Researchers at the Samuels Lab at UBC have engineered “inside-out” plants which produce cellulose on their surface.
“The secondary cell wall that produces the cellulose is normally located deep inside the plant. So you can imagine [that] if you’re trying to look at it with a microscope, it’s really hard," explained Yoshiro Watanabe, a botany PhD candidate at UBC and lead author of the paper on the findings.
Using a microscope, pictures would be indecipherably blurry and useless. By “tricking” the plant to produce cellulose on cells outside of its structure, researchers can bypass this difficulty entirely, making it easier to study cellulose — the most abundant biological molecule on Earth.
The process behind confusing the plant to create secondary cells where they normally wouldn’t involves modifying the plant on a genetic level and then using its own biological system to regulate the expression of certain factors.
Collaborators in Japan were able to find a transcription factor — a protein that helps control the expression of genes — called VND7 which, when activated, makes the cell develop into a cellulose producing cell. From here, researchers were able to control when a particular cell creates secondary cell walls. Since the transcription factor is present in all cells, the plants were submerged in a liquid medium that contains the hormone that regulates the VND7 factor, forcing all the cells to create a secondary cell wall. Researchers produced genetically modified Arabidopsis thaliana plants by using circular pieces of DNA, called plasmids, that contain a gene that allows the plant to absorb the hormones in the medium.
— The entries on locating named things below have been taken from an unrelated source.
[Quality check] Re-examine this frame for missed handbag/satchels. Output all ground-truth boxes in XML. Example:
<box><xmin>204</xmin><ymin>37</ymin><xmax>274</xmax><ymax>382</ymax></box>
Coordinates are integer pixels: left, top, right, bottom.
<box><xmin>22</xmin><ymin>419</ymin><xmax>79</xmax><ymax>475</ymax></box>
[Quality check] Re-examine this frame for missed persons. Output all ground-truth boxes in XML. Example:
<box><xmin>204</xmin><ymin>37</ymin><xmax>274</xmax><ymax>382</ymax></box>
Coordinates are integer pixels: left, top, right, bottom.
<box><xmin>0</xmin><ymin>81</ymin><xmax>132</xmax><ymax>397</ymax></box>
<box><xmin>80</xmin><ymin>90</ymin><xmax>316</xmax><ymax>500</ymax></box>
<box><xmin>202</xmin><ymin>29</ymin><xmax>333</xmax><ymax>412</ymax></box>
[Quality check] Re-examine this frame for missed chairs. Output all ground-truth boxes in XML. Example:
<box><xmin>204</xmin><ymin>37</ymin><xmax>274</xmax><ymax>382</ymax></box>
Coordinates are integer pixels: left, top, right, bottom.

The unaltered Arabidopsis thaliana doesn’t look particularly interesting at first glance — it is a tiny flowering plant related to mustard and cabbage. So why was this particular species chosen to work on? “Arabidopsis thaliana is the botanist’s fruit fly,” said Watanabe. “It was the first plant to have its genome sequenced and it serves as a model species for other plants.”
The cellulose monitoring done on this plant could have more impactful applications when the technology is applied to more immediately useful species.
The next steps for research are already underway with this technology being applied for other species such as poplars and crop plants. Researchers can study and genetically manipulate the quality of the cellulose being produced by the plants.
“Cellulose by itself is quite crystalline. If we make it softer on a molecular level, it would make an excellent biofuel. If we make it harder, we can make stronger and more flexible woods.”
The food industry could also benefit as common cash crops could be made more drought-resistant.
“I just wish everyone knew how cool this was. It’s amazing how [the formation of cellulose] is incredibly complex, yet the end product is so simple. You have so many different proteins that could be affecting this one polymer.”